La cérémonie solennelle d’ouverture a été présidée par le président Michel Kafando. (MK)
La cérémonie solennelle d’ouverture a été présidée par le président Michel Kafando. (MK)

La salle des conférences de Ouaga 2000 qui a servi de cadre à la cérémonie solennelle de rentrée du Barreau burkinabè était noire de robes d’avocats, le 19 mars dernier. Au menu de ce 25e anniversaire, la lutte contre la corruption. A la barre, les acteurs de la justice burkinabè ont tous été interpellés sur leur rôle dans la construction d’un Etat de droit. Les avocats ont tous bâti leurs plaidoiries autour du thème «Gouvernance juridique et judiciaire des investissements en Afrique : quel rôle pour l’avocat?». Mais avant eux, le président du Faso, Michel Kafando, leur a rappelé l’impérieuse nécessité de jouer leur partition dans le jeu démocratique du pays. Pour ce faire, leurs contributions sont attendues aux assises nationales sur la justice qui s’ouvrent le 24 mars.

Le procès de la justice
Sur le thème, les orateurs ont tous été convaincants. Le Bâtonnier de l’ordre des avocats du Burkina, Me Mamadou Traoré a fait «le procès» du monde judiciaire burkinabè. Il a évoqué la problématique de la formation et de la corruption. Paraphrasant le président Thomas Sankara, Me Mamadou Traoré a lancé qu’un «avocat sans formation technique est un marchand ambulant et un corrupteur en puissance». Pour ce faire, le Barreau burkinabè poursuit ses efforts pour l’ouverture de son centre de formation des avocats.
Sur la corruption, le Bâtonnier a reconnu que la justice regorge de brebis galeuses et corrompues. Une situation qui doit changer impérativement. Il est impensable que l’odeur de la corruption pue dans les palais de justice. Me Mamadou Traoré explique que la justice étant l’ultime recours du citoyen, il importe qu’elle soit débarrassée de cette tare. «Quand les autres secteurs sont corrompus, il faut une justice forte, crédible et impartiale pour juger.
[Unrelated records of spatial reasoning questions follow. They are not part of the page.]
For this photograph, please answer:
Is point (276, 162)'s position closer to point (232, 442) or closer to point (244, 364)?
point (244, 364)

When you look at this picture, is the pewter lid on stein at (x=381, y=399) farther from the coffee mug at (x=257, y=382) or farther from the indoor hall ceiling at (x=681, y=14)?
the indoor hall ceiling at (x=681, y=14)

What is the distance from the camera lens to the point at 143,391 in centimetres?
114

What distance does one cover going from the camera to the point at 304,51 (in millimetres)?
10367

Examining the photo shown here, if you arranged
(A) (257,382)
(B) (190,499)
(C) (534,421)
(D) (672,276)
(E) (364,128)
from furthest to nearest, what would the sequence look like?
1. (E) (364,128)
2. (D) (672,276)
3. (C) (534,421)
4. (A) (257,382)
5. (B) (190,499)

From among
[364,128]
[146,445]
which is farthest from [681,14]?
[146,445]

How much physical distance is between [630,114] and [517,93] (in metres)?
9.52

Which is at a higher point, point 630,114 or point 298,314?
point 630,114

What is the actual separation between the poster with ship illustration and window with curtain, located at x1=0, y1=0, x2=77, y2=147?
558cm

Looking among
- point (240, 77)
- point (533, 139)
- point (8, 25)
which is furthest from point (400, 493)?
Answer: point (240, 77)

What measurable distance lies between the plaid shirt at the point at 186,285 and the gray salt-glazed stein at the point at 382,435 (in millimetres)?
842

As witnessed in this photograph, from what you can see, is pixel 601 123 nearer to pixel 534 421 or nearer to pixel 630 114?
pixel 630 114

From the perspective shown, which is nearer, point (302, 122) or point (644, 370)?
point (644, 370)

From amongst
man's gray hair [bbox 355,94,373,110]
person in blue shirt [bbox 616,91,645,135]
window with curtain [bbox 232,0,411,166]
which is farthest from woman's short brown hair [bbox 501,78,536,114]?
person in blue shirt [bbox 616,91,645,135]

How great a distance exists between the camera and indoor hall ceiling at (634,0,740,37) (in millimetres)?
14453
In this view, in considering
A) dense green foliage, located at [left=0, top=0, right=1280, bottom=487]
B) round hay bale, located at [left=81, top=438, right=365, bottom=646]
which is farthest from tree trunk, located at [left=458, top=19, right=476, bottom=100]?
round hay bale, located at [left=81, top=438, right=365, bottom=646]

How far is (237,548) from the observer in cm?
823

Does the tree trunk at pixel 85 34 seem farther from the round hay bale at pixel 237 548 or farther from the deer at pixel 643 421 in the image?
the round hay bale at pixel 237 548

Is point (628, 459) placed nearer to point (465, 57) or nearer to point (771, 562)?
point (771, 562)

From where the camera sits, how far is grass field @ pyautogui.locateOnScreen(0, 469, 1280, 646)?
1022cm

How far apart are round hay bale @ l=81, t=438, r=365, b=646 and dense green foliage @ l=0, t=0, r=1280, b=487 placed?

Mais si celui qui doit juger est lui-même corrompu, que faire?», s’est demandé Me Traoré. La corruption, ajoute-t-il, «est un frein à l’investissement car les investisseurs ne prennent jamais le risque d’investir là où il y a insécurité juridique. Me Ameth Bâ du Barreau du Sénégal a renchéri en disant que « la corruption en milieu judiciaire a besoin d’un coup de balai citoyen.»

Des handicaps ?
Se prononçant sur le thème même de la rentrée, le Pr Joseph Djogbenou, professeur agrégé et avocat au Barreau du Bénin, dira que le domaine des investissements échappe jusqu’à présent aux avocats, surtout de l’espace Uemoa, et la conférence inaugurale qu’il a livrée l’a souligné. De nombreuses dispositions, mêmes intellectuelles, manquent à des avocats, faisant d’eux «des handicapés» se limitant au prétoire. Il a suggéré que les Barreaux mettent l’accent sur la formation. L’avocat Joseph Djogbenou a ensuite tracé les sillons pour que les avocats prennent d’assaut les nombreux secteurs des investissements, non sans avoir énuméré les goulots d’étranglement : le manque de compétences et d’organisation.
Il a regretté que les avocats accompagnent de moins en moins les investissements, par manque de dispositions intellectuelles, a-t-il précisé. D’où la nécessité de la formation et du regroupement des avocats. Le regroupement, explique-t-il, semble une solution car «nul ne peut tout faire tout seul.» La gouvernance des investissements ne concerne pas uniquement l’implication des avocats mais les fonds encaissés par les avocats pour leurs prestations doivent aussi être surveillés. A ce titre, la Caisse autonome des règlements pécuniaires des avocats (Carpa) reste la solution.
Selon Me Bernard Vatier, secrétaire général de la Conférence internationale des Barreaux, les Carpa sont un moyen de moraliser la profession.
La raison est qu’elles évitent la manipulation des fonds par les avocats. Le Bâtonnier, avec son titre, a l’opportunité de vérifier l’origine des fonds et au mieux de les renvoyer «en disant que l’argent est sale», explique Me Bernard Vatier avant d’ajouter que la Carpa peut contribuer inévitablement à lutter contre la corruption et le blanchiment des capitaux. Son souhait est que les Barreaux entament une marche vers des Carpa régionales. Pour sa part, il s’est dit favorable à une Carpa unique pour tous les avocats, du moins pour la zone francophone, une caisse gérée par une seule banque. Les mécanismes pour y arriver existent et les avantages en termes de lutte contre le blanchiment sont légion.